= Cinema Europe: The Other Hollywood =

Documentary film series

Cinema Europe: The Other Hollywood (1995) is a documentary film series produced by David Gill and silent film historian Kevin Brownlow. It is a follow-up to their 1980 documentary film series, Hollywood.

==Overview==
The six-part mini-series focuses on the origin of European cinema, from its infancy as a novelty created by French inventors Auguste and Louis Lumière to its flourishing as the pinnacle of film-making in the silent era and as a serious commercial contender against America (that is, until the surge of the Nazis). The important series contains much rare footage and offers an even-handed analysis of the specific strengths and weaknesses of the various national film industries during this first flourishing of film as art.

The documentary is narrated by filmmaker and actor Kenneth Branagh. Original music in the film was composed by Carl Davis, Philip Appleby & Nic Raine.

The series originally aired on the BBC in 1995, and on Turner Classic Movies in the US in 1996. In 2000, Image Entertainment released the whole series on a 2-disc DVD (3 episodes on each disc) totaling 348 minutes.
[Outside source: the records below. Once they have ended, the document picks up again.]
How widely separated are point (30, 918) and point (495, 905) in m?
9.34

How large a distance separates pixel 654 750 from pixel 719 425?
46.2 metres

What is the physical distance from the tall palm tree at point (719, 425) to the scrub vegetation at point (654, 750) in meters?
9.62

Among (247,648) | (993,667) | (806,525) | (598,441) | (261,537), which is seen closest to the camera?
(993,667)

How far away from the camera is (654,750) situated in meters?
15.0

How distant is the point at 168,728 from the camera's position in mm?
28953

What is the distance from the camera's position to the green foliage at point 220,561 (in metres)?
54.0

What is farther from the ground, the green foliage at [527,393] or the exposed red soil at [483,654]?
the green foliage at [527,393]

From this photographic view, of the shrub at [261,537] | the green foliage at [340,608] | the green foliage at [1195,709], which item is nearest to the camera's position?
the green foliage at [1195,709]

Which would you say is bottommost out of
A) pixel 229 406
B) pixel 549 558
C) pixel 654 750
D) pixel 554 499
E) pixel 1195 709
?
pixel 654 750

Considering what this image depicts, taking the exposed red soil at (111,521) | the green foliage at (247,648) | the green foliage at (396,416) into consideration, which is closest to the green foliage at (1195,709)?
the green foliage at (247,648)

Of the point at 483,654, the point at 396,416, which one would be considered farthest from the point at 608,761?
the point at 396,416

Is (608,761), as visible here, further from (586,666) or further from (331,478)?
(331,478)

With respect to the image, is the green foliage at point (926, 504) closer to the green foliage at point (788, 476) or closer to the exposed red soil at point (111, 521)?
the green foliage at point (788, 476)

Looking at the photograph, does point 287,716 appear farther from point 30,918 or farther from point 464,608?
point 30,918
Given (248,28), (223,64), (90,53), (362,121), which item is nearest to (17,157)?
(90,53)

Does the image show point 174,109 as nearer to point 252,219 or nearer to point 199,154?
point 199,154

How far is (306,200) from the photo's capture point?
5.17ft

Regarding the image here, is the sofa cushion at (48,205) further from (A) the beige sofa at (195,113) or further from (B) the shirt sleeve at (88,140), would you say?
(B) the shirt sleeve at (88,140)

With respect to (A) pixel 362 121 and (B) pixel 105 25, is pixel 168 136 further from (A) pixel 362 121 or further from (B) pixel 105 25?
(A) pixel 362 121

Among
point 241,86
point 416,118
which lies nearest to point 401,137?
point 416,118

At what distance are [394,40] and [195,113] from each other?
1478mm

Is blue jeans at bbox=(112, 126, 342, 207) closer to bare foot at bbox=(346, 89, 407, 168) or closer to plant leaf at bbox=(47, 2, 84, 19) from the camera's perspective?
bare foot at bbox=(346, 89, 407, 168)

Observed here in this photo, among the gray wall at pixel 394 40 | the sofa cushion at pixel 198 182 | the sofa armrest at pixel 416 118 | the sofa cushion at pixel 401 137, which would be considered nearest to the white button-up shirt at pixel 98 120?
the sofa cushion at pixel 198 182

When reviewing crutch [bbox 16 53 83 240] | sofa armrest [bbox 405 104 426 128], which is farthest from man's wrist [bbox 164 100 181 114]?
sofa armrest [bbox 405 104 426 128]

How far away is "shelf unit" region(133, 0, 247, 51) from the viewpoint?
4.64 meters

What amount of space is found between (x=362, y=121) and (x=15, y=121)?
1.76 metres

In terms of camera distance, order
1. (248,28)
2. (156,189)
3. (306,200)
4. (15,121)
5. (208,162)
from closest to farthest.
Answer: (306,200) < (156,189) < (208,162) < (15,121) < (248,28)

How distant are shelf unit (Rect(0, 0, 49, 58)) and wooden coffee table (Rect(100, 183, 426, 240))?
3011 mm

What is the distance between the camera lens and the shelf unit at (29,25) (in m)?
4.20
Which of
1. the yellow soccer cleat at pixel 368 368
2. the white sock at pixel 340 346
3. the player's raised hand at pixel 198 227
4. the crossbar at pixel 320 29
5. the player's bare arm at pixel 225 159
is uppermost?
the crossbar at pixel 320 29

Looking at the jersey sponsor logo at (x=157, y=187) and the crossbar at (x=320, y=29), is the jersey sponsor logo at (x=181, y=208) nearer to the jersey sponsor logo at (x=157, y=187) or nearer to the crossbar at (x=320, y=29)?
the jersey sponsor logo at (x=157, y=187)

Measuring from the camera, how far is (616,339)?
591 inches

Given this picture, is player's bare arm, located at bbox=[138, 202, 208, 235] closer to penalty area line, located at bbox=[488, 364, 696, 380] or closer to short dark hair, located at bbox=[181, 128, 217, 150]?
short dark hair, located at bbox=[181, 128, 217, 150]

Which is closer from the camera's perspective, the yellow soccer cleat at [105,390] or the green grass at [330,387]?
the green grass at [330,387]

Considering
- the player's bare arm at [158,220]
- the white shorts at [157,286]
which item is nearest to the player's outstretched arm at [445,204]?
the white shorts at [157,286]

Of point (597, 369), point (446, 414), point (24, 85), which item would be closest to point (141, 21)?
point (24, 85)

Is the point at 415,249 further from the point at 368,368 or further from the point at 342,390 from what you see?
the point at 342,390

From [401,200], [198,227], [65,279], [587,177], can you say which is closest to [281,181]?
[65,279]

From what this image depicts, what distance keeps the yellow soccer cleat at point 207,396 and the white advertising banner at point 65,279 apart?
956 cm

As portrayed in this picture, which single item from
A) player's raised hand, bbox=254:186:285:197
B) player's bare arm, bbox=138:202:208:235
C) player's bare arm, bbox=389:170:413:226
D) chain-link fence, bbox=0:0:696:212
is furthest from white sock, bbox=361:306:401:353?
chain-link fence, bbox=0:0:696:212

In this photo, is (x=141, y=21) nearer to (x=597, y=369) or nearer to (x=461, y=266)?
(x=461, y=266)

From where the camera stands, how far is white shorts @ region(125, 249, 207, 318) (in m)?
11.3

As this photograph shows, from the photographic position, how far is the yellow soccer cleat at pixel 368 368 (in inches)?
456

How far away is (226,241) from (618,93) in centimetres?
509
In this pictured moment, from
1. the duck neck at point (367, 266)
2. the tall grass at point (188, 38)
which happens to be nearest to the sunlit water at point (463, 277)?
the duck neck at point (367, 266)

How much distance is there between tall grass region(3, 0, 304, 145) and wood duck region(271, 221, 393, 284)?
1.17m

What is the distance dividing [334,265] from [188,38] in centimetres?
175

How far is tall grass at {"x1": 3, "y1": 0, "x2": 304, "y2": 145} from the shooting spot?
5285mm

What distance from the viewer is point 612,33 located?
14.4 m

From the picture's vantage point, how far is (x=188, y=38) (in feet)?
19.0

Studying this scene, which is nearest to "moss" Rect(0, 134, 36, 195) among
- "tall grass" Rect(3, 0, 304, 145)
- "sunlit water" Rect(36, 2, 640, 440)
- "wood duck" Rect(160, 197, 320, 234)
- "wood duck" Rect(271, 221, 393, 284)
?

The documentary was shown from time to time on public television stations, usually at late night slots, due to its length and occasional sexual frankness.

== Episodes ==
The documentary is divided into the following episodes (with original BBC airdates):

- "Where It All Began" (Introductory Episode)
October 1, 1995
Highlighting the world's first public presentation of films in Paris, the silent film industries in Denmark and Italy, the comedies by Max Linder and Ernst Lubitsch, Abel Gance's J'accuse and the onset of World War I.

- "Art's Promised Land" (Sweden)
October 8, 1995
Including Ingeborg Holm, Terje Vigen and The Phantom Carriage by Victor Sjöström and Greta Garbo's star-making performance opposite Lars Hanson in Mauritz Stiller's Gosta Berling's Saga. Directed by Michael Winterbottom.

- "The Unchained Camera" (Germany)
October 15, 1995
Featuring The Cabinet of Dr. Caligari, Battleship Potemkin by Sergei Eisenstein, Metropolis, Die Nibelungen by Fritz Lang, Joyless Street starring Greta Garbo, F. W. Murnau's Nosferatu, Emil Jannings, The White Hell of Pitz Palu featuring Leni Riefenstahl and Louise Brooks becomes a star in G. W. Pabst's Pandora's Box and Diary of a Lost Girl.

- "The Music of Light" (France)
October 22, 1995
Highlighting Abel Gance's masterpieces, Napoleon and La Roue.

- "Opportunity Lost" (Britain)
October 29, 1995
Exploring the early career of Alfred Hitchcock.

- "End of an Era" (Finale)
November 5, 1995
Focusing on the arrival of sound films, The Jazz Singer, The Blue Angel, and the onslaught of World War II.